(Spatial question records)
══════════════════════════════

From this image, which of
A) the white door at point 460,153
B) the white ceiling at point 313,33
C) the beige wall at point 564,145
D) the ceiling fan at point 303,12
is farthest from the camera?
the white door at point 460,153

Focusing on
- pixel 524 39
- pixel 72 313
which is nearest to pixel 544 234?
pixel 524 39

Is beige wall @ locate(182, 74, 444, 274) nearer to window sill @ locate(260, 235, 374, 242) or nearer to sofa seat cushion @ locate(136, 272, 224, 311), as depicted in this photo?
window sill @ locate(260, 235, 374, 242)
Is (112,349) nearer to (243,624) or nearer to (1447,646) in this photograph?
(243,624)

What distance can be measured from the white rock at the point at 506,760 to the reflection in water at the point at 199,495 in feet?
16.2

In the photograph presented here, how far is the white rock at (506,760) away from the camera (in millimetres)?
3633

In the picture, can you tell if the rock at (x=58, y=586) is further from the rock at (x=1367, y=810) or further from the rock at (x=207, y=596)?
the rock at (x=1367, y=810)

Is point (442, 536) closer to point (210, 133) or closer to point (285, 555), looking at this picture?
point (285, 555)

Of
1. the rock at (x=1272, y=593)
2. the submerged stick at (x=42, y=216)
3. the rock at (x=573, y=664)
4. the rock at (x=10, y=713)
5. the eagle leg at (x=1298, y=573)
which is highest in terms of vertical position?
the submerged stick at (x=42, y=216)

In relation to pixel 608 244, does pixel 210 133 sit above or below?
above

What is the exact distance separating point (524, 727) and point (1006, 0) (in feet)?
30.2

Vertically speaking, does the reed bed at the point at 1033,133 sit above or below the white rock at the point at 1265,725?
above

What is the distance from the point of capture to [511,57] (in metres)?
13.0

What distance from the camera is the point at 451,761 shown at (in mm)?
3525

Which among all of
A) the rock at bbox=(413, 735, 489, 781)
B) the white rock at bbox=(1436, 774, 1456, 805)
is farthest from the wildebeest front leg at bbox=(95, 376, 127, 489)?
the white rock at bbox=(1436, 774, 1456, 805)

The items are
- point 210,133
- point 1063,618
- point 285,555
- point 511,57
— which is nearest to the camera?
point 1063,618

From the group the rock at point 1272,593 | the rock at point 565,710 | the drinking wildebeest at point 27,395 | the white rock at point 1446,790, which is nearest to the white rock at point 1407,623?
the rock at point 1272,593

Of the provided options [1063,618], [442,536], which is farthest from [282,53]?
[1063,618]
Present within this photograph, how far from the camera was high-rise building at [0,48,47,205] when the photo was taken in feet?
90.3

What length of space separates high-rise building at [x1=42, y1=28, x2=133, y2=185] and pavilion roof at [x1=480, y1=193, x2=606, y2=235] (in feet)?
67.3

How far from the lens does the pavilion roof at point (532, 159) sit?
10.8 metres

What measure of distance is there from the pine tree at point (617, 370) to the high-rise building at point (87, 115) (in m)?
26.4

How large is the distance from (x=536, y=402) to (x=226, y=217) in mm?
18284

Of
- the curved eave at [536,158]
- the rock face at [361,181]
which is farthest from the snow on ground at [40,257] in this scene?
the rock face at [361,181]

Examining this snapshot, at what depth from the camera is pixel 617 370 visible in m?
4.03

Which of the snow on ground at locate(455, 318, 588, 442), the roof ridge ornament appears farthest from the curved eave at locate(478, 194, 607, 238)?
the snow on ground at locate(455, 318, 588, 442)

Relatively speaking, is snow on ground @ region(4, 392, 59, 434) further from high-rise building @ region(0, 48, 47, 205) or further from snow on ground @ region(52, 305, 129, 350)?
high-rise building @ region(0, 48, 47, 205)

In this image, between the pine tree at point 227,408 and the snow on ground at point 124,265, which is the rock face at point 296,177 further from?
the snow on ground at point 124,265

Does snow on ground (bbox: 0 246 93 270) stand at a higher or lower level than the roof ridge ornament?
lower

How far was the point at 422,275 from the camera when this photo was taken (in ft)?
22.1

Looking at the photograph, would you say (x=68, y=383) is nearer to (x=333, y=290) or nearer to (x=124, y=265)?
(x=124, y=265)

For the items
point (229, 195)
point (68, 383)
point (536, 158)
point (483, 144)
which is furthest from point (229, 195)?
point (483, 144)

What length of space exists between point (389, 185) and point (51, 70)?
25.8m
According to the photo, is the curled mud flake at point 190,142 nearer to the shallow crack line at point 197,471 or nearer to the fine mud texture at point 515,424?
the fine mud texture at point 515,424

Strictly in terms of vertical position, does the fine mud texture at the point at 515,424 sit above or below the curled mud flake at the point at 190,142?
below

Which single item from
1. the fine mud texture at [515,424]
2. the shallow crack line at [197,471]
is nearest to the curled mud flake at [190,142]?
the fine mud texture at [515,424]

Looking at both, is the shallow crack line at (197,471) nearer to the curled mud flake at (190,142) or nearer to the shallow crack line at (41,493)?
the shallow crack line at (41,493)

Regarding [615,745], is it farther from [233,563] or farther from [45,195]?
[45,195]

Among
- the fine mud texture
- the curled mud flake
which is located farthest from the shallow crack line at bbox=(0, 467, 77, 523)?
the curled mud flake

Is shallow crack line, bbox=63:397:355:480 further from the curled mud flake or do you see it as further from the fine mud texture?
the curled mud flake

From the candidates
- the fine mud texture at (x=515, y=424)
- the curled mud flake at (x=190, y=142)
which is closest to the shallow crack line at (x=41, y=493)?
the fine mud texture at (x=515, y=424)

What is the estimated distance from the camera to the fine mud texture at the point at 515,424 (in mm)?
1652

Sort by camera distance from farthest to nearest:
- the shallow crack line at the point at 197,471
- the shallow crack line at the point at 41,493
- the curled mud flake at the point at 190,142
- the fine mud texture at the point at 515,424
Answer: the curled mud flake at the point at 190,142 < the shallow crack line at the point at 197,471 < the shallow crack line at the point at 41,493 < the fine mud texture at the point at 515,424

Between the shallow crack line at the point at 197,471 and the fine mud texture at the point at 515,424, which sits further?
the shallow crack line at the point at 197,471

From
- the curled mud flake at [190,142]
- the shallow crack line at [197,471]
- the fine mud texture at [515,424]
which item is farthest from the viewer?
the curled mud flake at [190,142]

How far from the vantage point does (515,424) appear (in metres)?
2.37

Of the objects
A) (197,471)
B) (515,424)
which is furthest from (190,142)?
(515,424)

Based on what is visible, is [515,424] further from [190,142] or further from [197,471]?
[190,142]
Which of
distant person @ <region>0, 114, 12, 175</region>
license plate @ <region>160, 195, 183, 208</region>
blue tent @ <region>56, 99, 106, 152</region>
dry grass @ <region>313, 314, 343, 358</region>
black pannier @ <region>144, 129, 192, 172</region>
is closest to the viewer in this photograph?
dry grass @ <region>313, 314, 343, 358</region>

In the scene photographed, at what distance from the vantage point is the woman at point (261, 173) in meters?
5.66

══════════════════════════════

● **WHAT IS ASKED**
Copy every line of the material, please, keeping it exactly the same.

● **EXPECTED ANSWER**
From this image, which of
A) the white door at point 460,153
B) the white ceiling at point 313,33
C) the beige wall at point 564,145
D) the ceiling fan at point 303,12
is farthest from the camera?
the white door at point 460,153

Focusing on
- pixel 524 39
- pixel 72 313
which is nearest to pixel 544 234?
pixel 524 39

Is beige wall @ locate(182, 74, 444, 274) nearer to window sill @ locate(260, 235, 374, 242) or nearer to sofa seat cushion @ locate(136, 272, 224, 311), as depicted in this photo?
window sill @ locate(260, 235, 374, 242)
Is (112,349) nearer to (243,624) or nearer to (1447,646) in this photograph?
(243,624)

What distance can be measured from the white rock at the point at 506,760 to the reflection in water at the point at 199,495 in feet?
16.2

In the photograph presented here, how far is the white rock at (506,760) away from the camera (in millimetres)?
3633

In the picture, can you tell if the rock at (x=58, y=586) is further from the rock at (x=1367, y=810) or further from the rock at (x=207, y=596)?
the rock at (x=1367, y=810)

Is point (442, 536) closer to point (210, 133) or closer to point (285, 555), looking at this picture?
point (285, 555)

Of
1. the rock at (x=1272, y=593)
2. the submerged stick at (x=42, y=216)
3. the rock at (x=573, y=664)
4. the rock at (x=10, y=713)
5. the eagle leg at (x=1298, y=573)
which is highest in terms of vertical position?
the submerged stick at (x=42, y=216)

In relation to pixel 608 244, does pixel 210 133 sit above or below?
above

What is the exact distance separating point (524, 727) and point (1006, 0) (in feet)?
30.2

Vertically speaking, does the reed bed at the point at 1033,133 sit above or below the white rock at the point at 1265,725?
above

What is the distance from the point of capture to [511,57] (in metres)?
13.0

What distance from the camera is the point at 451,761 shown at (in mm)?
3525

Which among all of
A) the rock at bbox=(413, 735, 489, 781)
B) the white rock at bbox=(1436, 774, 1456, 805)
is farthest from the wildebeest front leg at bbox=(95, 376, 127, 489)?
the white rock at bbox=(1436, 774, 1456, 805)

The items are
- point 210,133
- point 1063,618
- point 285,555
- point 511,57
— which is nearest to the camera?
point 1063,618

From the group the rock at point 1272,593 | the rock at point 565,710 | the drinking wildebeest at point 27,395 | the white rock at point 1446,790, which is nearest to the white rock at point 1407,623?
the rock at point 1272,593

Of the provided options [1063,618], [442,536], which is farthest from [282,53]?
[1063,618]
Present within this photograph, how far from the camera was high-rise building at [0,48,47,205] when the photo was taken in feet?
90.3

What length of space separates high-rise building at [x1=42, y1=28, x2=133, y2=185] and pavilion roof at [x1=480, y1=193, x2=606, y2=235] (in feet)?
67.3

How far from the lens does the pavilion roof at point (532, 159) sit?
10.8 metres

What measure of distance is there from the pine tree at point (617, 370) to the high-rise building at point (87, 115) (in m)?
26.4

How large is the distance from (x=536, y=402) to (x=226, y=217) in mm?
18284

Of
- the curved eave at [536,158]
- the rock face at [361,181]
which is farthest from the snow on ground at [40,257] in this scene?
the rock face at [361,181]

Examining this snapshot, at what depth from the camera is pixel 617 370 visible in m?
4.03

Which of the snow on ground at locate(455, 318, 588, 442), the roof ridge ornament appears farthest from the curved eave at locate(478, 194, 607, 238)?
the snow on ground at locate(455, 318, 588, 442)

Relatively speaking, is snow on ground @ region(4, 392, 59, 434) further from high-rise building @ region(0, 48, 47, 205) or further from snow on ground @ region(52, 305, 129, 350)?
high-rise building @ region(0, 48, 47, 205)

In this image, between the pine tree at point 227,408 and the snow on ground at point 124,265, which is the rock face at point 296,177 further from?
the snow on ground at point 124,265

Does snow on ground (bbox: 0 246 93 270) stand at a higher or lower level than the roof ridge ornament?
lower

How far was the point at 422,275 from the camera when this photo was taken (in ft)?
22.1

Looking at the photograph, would you say (x=68, y=383) is nearer to (x=333, y=290) or nearer to (x=124, y=265)?
(x=124, y=265)

For the items
point (229, 195)
point (68, 383)
point (536, 158)
point (483, 144)
which is furthest from point (229, 195)?
point (483, 144)

What length of space exists between point (389, 185) and point (51, 70)?
25.8m
According to the photo, is the curled mud flake at point 190,142 nearer to the shallow crack line at point 197,471 or nearer to the fine mud texture at point 515,424?
the fine mud texture at point 515,424

Strictly in terms of vertical position, does the fine mud texture at the point at 515,424 sit above or below the curled mud flake at the point at 190,142?
below

Which single item from
1. the fine mud texture at [515,424]
2. the shallow crack line at [197,471]
is nearest to the curled mud flake at [190,142]?
the fine mud texture at [515,424]

Looking at both, is the shallow crack line at (197,471) nearer to the curled mud flake at (190,142) or nearer to the shallow crack line at (41,493)?
the shallow crack line at (41,493)

Regarding [615,745], is it farther from [233,563] or farther from [45,195]?
[45,195]

Among
- the fine mud texture
- the curled mud flake
which is located farthest from the shallow crack line at bbox=(0, 467, 77, 523)?
the curled mud flake

Is shallow crack line, bbox=63:397:355:480 further from the curled mud flake or do you see it as further from the fine mud texture?
the curled mud flake

From the candidates
- the fine mud texture at (x=515, y=424)
- the curled mud flake at (x=190, y=142)
which is closest to the shallow crack line at (x=41, y=493)?
the fine mud texture at (x=515, y=424)

What is the estimated distance from the camera to the fine mud texture at the point at 515,424 (in mm)?
1652

Sort by camera distance from farthest to nearest:
- the shallow crack line at the point at 197,471
- the shallow crack line at the point at 41,493
- the curled mud flake at the point at 190,142
- the fine mud texture at the point at 515,424
Answer: the curled mud flake at the point at 190,142 < the shallow crack line at the point at 197,471 < the shallow crack line at the point at 41,493 < the fine mud texture at the point at 515,424

Between the shallow crack line at the point at 197,471 and the fine mud texture at the point at 515,424, which sits further?
the shallow crack line at the point at 197,471

From
- the curled mud flake at [190,142]
- the shallow crack line at [197,471]
- the fine mud texture at [515,424]
which item is farthest from the viewer?
the curled mud flake at [190,142]

How far from the vantage point does (515,424) appear (in metres)?
2.37

Of the objects
A) (197,471)
B) (515,424)
which is furthest from (190,142)?
(515,424)

Based on what is visible, is [515,424] further from [190,142] or further from [197,471]?
[190,142]
Which of
distant person @ <region>0, 114, 12, 175</region>
license plate @ <region>160, 195, 183, 208</region>
blue tent @ <region>56, 99, 106, 152</region>
dry grass @ <region>313, 314, 343, 358</region>
black pannier @ <region>144, 129, 192, 172</region>
is closest to the viewer in this photograph?
dry grass @ <region>313, 314, 343, 358</region>

In the scene photographed, at what distance from the vantage point is the woman at point (261, 173) in meters?
5.66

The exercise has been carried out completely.